In this guide, we will explain how to quickly install and start Kylin 5.

Before proceeding, please make sure the Prerequisite is met.

Download and Install

  1. Get Kylin installation package.

    Please refer to How To Package.

  2. Decide the installation location and the Linux account to run Kylin. All the examples below are based on the following assumptions:

    • The installation location is /usr/local/
    • Linux account to run Kylin is KyAdmin. It is called the Linux account hereafter.
    • For all commands in the rest of the document, please replace the above parameters with your real installation location and Linux account.
  3. Copy and uncompress Kylin software package to your server or virtual machine.

    cd /usr/local
    tar -zxvf Kylin5.0-Beta-[Version].tar.gz

    The decompressed directory is referred to as $KYLIN_HOME or root directory.

  4. Prepare RDBMS metastore.

    If PostgreSQL or MySQL has been installed already in your environment, you can choose one of them as the metastore.

    Note:

    • For the production environment, we recommend to setup a dedicated metastore. You can use PostgreSQL which is shipped with Kylin 5.x.
    • The database name of metastore must start with an English character.

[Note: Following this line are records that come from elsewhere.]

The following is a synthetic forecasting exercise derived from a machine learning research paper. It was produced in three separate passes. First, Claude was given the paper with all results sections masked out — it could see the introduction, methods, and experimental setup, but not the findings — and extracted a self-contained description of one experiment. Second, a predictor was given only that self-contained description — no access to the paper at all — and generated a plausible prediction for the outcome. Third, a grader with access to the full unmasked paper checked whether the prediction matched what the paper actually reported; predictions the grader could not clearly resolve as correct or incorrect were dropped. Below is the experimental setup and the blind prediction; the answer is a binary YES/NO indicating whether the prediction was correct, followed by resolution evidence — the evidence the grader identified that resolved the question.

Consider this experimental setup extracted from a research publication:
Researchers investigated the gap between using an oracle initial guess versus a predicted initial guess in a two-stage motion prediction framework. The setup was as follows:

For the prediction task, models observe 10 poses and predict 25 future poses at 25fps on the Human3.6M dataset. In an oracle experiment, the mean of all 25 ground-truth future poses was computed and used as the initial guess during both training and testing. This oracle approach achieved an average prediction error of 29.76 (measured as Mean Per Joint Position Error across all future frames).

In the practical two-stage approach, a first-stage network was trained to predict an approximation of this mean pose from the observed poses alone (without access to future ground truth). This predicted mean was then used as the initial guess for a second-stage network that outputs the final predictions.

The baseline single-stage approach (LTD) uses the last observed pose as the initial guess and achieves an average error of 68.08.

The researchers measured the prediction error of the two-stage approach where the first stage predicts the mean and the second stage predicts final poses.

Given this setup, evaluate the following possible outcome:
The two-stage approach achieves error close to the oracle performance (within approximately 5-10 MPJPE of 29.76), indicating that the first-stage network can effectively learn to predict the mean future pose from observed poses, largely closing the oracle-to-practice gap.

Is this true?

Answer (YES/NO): NO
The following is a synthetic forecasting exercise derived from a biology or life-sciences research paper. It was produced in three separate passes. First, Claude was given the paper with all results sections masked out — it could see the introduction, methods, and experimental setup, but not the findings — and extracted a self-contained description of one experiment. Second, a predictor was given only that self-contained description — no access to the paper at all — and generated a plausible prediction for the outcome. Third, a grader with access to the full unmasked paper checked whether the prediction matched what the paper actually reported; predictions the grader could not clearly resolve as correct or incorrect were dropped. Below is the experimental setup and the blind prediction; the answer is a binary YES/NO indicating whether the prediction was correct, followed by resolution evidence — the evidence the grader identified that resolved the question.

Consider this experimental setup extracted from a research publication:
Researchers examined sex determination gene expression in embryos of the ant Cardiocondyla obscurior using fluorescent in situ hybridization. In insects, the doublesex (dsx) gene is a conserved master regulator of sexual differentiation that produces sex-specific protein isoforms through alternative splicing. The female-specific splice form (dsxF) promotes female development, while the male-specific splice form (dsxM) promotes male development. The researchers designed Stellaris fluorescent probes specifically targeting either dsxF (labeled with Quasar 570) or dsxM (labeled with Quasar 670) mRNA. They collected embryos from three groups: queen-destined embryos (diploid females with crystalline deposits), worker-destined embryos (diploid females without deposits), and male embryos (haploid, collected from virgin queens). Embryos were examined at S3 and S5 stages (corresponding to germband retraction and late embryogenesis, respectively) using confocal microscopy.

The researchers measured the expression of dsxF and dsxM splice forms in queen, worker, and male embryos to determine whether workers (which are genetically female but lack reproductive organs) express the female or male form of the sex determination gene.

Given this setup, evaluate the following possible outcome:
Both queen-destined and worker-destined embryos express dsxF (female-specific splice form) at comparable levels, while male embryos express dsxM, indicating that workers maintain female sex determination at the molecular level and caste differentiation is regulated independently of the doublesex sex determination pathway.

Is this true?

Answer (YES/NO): NO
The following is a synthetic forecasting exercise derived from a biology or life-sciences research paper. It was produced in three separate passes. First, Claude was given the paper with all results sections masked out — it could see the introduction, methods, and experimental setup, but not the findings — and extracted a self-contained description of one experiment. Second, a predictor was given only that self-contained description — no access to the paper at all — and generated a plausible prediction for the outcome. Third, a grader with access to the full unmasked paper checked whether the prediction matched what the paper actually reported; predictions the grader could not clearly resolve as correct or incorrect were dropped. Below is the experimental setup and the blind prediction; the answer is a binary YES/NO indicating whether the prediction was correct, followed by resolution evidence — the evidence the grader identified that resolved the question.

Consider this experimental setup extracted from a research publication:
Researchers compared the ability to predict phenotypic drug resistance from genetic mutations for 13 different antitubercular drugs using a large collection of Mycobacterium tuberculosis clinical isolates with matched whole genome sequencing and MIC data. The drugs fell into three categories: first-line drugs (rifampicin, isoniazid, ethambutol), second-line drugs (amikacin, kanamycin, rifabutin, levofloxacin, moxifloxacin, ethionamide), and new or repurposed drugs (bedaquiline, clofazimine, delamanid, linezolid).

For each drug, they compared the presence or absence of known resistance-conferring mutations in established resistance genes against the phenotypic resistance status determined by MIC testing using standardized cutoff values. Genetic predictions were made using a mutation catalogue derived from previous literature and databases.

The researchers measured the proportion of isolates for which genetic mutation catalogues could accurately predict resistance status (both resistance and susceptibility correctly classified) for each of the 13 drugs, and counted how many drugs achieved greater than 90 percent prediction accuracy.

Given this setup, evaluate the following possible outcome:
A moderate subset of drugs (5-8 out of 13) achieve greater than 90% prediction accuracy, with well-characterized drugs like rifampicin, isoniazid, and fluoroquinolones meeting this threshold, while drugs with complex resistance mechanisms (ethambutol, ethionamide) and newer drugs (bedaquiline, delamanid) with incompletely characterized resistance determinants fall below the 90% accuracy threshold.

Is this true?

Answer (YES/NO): NO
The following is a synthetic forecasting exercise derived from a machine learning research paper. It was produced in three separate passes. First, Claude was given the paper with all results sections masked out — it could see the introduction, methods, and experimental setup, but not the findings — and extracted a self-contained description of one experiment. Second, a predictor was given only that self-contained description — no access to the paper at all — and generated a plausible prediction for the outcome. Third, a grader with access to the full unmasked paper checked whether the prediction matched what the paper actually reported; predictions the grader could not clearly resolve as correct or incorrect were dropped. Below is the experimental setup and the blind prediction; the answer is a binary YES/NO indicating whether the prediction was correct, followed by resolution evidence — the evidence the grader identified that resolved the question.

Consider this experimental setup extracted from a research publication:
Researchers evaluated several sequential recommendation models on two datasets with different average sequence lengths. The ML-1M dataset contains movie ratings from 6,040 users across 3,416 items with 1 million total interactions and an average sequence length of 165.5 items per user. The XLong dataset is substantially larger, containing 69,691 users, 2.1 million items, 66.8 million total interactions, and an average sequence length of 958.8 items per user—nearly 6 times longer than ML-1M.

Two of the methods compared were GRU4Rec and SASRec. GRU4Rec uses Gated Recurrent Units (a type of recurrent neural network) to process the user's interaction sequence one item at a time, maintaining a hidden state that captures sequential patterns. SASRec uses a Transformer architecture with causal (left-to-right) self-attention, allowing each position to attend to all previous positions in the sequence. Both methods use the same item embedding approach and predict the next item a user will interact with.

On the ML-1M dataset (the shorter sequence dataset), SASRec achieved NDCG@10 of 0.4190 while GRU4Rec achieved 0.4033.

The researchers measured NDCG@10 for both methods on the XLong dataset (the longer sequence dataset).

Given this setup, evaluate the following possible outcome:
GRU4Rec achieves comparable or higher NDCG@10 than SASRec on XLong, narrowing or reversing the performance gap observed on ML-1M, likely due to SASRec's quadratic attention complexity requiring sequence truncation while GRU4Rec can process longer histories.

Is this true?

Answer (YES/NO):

    Please refer to the below links for complete steps to install and configure:

  5. (optional) Install InfluxDB.

    Kylin uses InfluxDB to save various system monitoring information. If you do not need to view related information, you can skip this step. It is strongly recommended to complete this step in a production environment and use related monitoring functions.

    # download influxdb
    $KYLIN_HOME/sbin/download-influxdb.sh

    cd $KYLIN_HOME/influxdb

    # install influxdb
    rpm -ivh influxdb-1.6.5.x86_64.rpm

    For more details, please refer to Use InfluxDB as Time-Series Database.

  6. Create a working directory on HDFS and grant permissions.

    The default working directory is /kylin. Also ensure the Linux account has access to its home directory on HDFS. Meanwhile, create directory /kylin/spark-history to store the spark log files.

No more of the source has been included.